A decisão do STJ anulou uma sentença de primeira instância que havia negado o pedido de guarda compartilhada feito por um pai, sob o argumento de que havia desentendimento entre os genitores. Os ministros, no entanto, foram unânimes ao afirmar que o conflito entre os pais não deve ser impeditivo para a concessão da guarda compartilhada — a menos que haja prova de crime ou violência doméstica por parte de um dos genitores.
A relatora do caso, Ministra Nancy Andrighi, destacou que o pleno desenvolvimento da criança exige convivência ativa com ambos os pais, mesmo em contextos de separação.

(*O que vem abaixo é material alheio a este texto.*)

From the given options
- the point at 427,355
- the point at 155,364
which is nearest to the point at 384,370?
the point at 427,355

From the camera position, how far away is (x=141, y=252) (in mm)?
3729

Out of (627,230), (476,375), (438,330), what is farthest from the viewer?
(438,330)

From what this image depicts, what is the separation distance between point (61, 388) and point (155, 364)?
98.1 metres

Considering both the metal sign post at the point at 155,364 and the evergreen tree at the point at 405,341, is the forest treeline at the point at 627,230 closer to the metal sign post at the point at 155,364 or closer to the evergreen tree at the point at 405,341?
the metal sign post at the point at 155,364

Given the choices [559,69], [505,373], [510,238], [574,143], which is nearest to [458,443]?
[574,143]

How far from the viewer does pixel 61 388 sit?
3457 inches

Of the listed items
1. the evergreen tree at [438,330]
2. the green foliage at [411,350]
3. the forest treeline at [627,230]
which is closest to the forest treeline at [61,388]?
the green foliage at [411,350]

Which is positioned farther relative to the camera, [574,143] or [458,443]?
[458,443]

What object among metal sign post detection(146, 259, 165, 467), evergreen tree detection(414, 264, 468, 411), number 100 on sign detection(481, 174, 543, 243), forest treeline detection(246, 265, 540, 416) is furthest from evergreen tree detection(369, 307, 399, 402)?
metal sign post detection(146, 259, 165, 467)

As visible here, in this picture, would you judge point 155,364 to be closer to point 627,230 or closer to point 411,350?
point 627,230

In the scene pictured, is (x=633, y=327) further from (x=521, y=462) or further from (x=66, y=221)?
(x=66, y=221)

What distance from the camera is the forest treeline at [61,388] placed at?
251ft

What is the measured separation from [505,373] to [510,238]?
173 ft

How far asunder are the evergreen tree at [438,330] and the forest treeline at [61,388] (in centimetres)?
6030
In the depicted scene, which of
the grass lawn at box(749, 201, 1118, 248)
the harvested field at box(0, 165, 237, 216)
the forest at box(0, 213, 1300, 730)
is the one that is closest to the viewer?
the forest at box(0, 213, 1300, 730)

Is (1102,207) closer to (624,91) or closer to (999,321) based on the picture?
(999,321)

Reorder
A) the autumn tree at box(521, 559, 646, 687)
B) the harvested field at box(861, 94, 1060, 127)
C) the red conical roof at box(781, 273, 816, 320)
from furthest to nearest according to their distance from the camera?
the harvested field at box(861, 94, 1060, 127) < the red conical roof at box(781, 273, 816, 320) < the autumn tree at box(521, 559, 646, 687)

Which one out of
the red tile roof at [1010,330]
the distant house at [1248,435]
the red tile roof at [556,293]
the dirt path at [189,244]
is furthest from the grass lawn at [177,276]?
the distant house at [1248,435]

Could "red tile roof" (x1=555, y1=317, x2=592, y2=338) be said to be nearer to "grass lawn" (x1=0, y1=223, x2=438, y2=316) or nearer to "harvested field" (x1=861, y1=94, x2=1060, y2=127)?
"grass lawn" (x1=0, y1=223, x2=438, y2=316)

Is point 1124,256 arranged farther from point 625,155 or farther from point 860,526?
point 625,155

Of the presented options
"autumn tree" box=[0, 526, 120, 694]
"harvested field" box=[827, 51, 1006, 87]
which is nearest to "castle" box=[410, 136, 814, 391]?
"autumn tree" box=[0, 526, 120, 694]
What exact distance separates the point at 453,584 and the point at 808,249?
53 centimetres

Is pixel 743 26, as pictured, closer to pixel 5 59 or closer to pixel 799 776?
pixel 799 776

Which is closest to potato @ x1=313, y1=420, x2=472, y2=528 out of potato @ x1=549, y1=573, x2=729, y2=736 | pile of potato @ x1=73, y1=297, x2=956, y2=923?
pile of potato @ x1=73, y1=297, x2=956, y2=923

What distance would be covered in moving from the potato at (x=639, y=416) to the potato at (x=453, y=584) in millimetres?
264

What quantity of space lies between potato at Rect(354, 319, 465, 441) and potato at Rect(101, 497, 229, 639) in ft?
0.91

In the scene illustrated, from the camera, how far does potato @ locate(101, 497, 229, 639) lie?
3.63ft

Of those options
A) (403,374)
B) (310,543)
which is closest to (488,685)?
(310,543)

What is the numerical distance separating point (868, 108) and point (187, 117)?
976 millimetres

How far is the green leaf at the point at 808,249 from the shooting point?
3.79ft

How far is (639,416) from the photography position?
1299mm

Diferente do que muitos pensam, a guarda compartilhada não exige convivência igualitária em tempo, mas sim o compartilhamento das decisões importantes sobre a vida do filho. Isso inclui educação, saúde, religião, lazer e outros pontos que influenciam diretamente no crescimento e bem-estar da criança.
Na prática, a guarda compartilhada promove:
Maior equilíbrio emocional para os filhos;
Redução de alienação parental;
Participação ativa de ambos os genitores;
Distribuição de responsabilidades;
Desenvolvimento saudável sob o ponto de vista psíquico e social.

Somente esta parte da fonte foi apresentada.